What is being asked
Copy the records word for word, starting at the line that contains "In this shot, does" and continuing through the last line of the records.

[Stored dataset items]
========

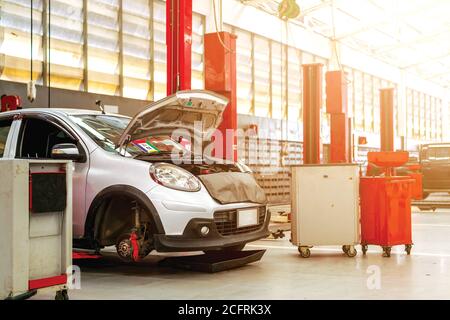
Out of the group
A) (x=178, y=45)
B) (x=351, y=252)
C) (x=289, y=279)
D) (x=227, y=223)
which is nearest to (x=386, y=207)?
(x=351, y=252)

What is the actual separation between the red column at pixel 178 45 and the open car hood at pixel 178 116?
176 centimetres

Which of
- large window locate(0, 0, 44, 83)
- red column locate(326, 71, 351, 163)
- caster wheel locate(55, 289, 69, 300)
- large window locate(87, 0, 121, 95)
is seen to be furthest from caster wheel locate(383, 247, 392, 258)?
large window locate(87, 0, 121, 95)

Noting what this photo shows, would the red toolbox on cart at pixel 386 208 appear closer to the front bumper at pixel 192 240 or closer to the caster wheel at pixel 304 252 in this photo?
the caster wheel at pixel 304 252

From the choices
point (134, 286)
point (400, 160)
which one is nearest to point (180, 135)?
point (134, 286)

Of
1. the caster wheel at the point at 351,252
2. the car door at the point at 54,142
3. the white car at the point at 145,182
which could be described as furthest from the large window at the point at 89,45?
the caster wheel at the point at 351,252

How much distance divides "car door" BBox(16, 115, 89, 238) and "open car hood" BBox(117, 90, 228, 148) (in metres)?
0.44

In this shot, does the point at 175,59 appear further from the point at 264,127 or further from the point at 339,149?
the point at 264,127

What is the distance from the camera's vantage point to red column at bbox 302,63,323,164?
34.0ft

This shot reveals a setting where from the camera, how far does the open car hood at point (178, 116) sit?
188 inches

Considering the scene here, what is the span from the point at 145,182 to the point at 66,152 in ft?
2.52

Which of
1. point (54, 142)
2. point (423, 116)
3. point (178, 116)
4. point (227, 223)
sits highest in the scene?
point (423, 116)

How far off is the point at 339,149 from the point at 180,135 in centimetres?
776

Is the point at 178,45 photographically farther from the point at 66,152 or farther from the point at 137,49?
the point at 137,49

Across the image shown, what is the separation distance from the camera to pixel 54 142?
5.39m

========

Written reply
In this shot, does the point at 175,59 appear further from the point at 264,127 or further from the point at 339,149?
the point at 264,127

What is the distance from the camera's vantage point to red column at bbox 302,63,323,164?
34.0ft

This shot reveals a setting where from the camera, how far does the open car hood at point (178, 116) sit?
188 inches

Considering the scene here, what is the span from the point at 145,182 to the point at 66,152 in ft?
2.52

Which of
1. point (54, 142)
2. point (423, 116)
3. point (178, 116)
4. point (227, 223)
sits highest in the scene?
point (423, 116)

How far off is the point at 339,149 from the point at 180,135 in centimetres?
776

Is the point at 178,45 photographically farther from the point at 66,152 or farther from the point at 137,49?
the point at 137,49

Across the image shown, what is the separation distance from the camera to pixel 54 142?
5.39m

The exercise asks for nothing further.